PARTS OF THE EXERCISE:
1. List every party named in the letter agreement that is described in the corporate filing excerpt.
2. Continue the corporate filing excerpt about American Gaming & Entertainment, Ltd., starting immediately after its final line.

GIVEN PASSAGE:
----------

The Company's Board of Directors currently consists of Mr. William R.
Rafferty and Mr. Wellington. Mr. Rafferty has advised the Company's
Board of Directors that he is resigning effective December 31, 1999.


<PAGE 5>

Item 7.     Financial Statements and Exhibits

(a)     Exhibits

Exhibit Number   Description
______________   ___________

10.28            Letter Agreement dated November 23, 1999, by and
                 between Shamrock Holdings Group, Inc., Bennett Funding
                 Group, Inc., American Gaming & Entertainment, Ltd.,
                 Emerald Gaming, Inc., AMGAM Associates and American
                 Gaming and Resorts of Mississippi, Inc.

SIGNATURES

Pursuant to the requirements of the Securities Exchange Act of 1934,
the Registrant has duly caused this report to be signed on its behalf
by the undersigned hereunto duly authorized.

                               American Gaming & Entertainment, Ltd.
                               (Registrant)

DATE:     December 1, 1999

                               By:    J. DOUGLAS WELLINGTON
                                   ______________________________
                                      J. DOUGLAS WELLINGTON
                                      President and Chief Executive
                                      Officer and Principal Accounting
                                      Officer


<PAGE 6>

EXHIBIT INDEX

Exhibit Number     Description                                     Page
______________     ___________                                     ____

10.28              Letter Agreement dated November 23, 1999, by and   7
                   between Shamrock Holdings Group, Inc., Bennett
                   Funding Group, Inc., American Gaming &
                   Entertainment, Ltd., Emerald Gaming, Inc., AMGAM
                   Associates and American Gaming and Resorts of
                   Mississippi, Inc.






<PAGE 7>

                                                                EXHIBIT 10.28

                                                            November 23, 1999



J. Douglas Wellington
President & CEO
American Gaming & Entertainment, Ltd.

----------

DATA SUPPLIED:
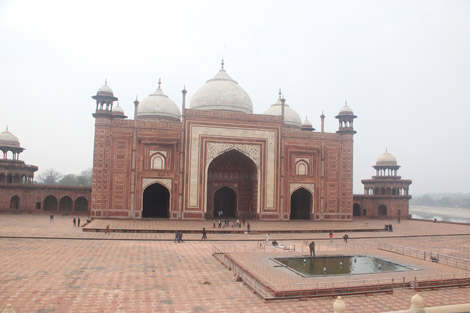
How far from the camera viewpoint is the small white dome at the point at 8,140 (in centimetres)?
2642

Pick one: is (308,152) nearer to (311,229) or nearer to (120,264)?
(311,229)

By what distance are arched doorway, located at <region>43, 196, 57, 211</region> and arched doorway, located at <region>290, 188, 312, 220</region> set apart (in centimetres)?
1495

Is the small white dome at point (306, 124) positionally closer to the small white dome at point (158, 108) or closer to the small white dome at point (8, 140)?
the small white dome at point (158, 108)

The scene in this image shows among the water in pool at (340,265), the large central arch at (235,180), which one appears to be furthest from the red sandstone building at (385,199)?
the water in pool at (340,265)

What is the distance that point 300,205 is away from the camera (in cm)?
2530

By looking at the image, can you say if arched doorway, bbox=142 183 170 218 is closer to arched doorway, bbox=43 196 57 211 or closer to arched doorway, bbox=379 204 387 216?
arched doorway, bbox=43 196 57 211

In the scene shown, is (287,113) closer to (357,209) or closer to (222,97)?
(222,97)

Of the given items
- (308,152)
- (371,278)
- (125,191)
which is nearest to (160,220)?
(125,191)

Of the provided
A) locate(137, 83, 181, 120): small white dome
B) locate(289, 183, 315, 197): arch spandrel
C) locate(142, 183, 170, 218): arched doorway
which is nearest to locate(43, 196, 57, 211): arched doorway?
locate(142, 183, 170, 218): arched doorway

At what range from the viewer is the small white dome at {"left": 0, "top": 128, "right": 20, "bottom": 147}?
26422 mm

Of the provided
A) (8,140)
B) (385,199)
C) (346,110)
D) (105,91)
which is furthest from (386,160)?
(8,140)

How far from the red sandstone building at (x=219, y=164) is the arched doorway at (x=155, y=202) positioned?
0.20 feet

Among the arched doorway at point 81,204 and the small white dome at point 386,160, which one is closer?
the arched doorway at point 81,204

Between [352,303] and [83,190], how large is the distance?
21.0 m
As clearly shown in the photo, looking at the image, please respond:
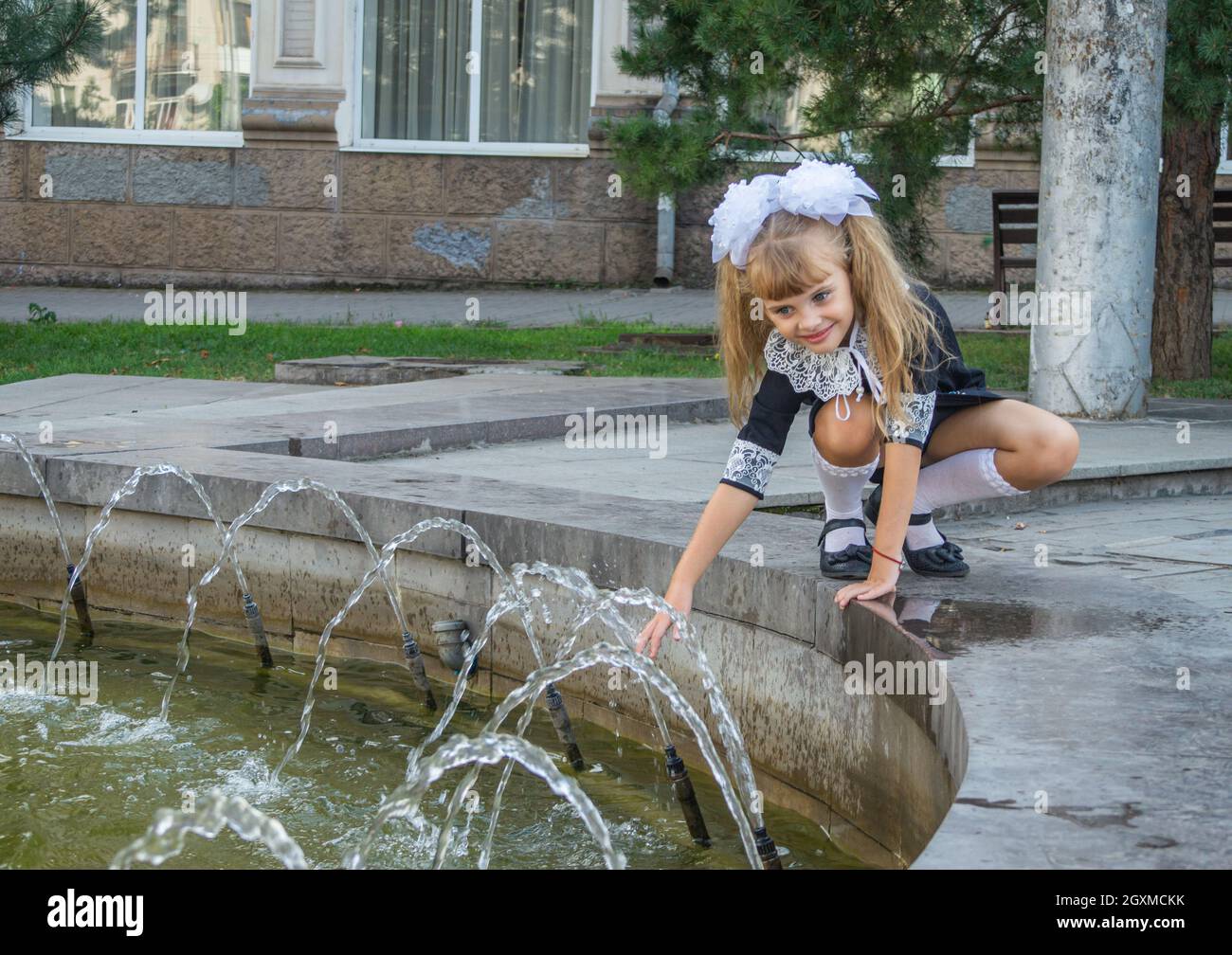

----------

RESPONSE LIST:
1.
- Shamrock Holdings Group, Inc.
- Bennett Funding Group, Inc.
- American Gaming & Entertainment, Ltd.
- Emerald Gaming, Inc.
- AMGAM Associates
- American Gaming and Resorts of Mississippi, Inc.

2.
51 Beech Road
Glen Rock, New Jersey 07452

Re:      In re The Bennett Funding Group, Inc.
         Case No. 96-61376 (as substantively consolidated, "Bennett")

         In re Shamrock Holdings Group, Inc. ("Shamrock")
         Case No. 98-63631

Dear Mr. Wellington:

     This letter agreement is written in connection with the resolution of
certain claims among American Gaming & Entertainment, Ltd. and its
subsidiaries and affiliates including, without limitation, Emerald Gaming,
Inc., AMGAM Associates ("AMGAM") and American Gaming and Resorts of
Mississippi, Inc. ("AGRM") (collectively, "AGEL"), Shamrock and Bennett.

          Shamrock, Bennett and AGEL agree as follows:

          1.   On the Effective Date:

               a.  AGEL release Shamrock and Bennett from all claims,
obligations, liabilities, causes of action, suits, debts, dues, warrants,
accountings, or any other claim incurred or arising at any time from the
beginning of the world through the Effective Date (as defined below) except
for their respective obligations under this letter agreement.

               b.  Shamrock and Bennett release AGEL from all claims,
obligations, liabilities, causes of action, suits, debts, dues, warrants,
accountings, or any other claim incurred or arising at any time from the
beginning of the world through the Effective Date except for their obligations
under this letter agreement.

               c.  Mississippi Claims.     Except as set forth in paragraph
3(a) hereof, AGEL hereby transfers to Shamrock all of its right, title and
interest in all of its rights, title and interests under the First Amended
Joint Plan of Liquidation for AmGam Associates


<PAGE 8>

J. Douglas Wellington
November 23, 1999
Page 2

and American Gaming and Resorts of Mississippi, Inc. and all documents and
instruments related thereto or executed in connection therewith, as such
Plan has been confirmed by the United States Bankruptcy Court for the
District of Mississippi.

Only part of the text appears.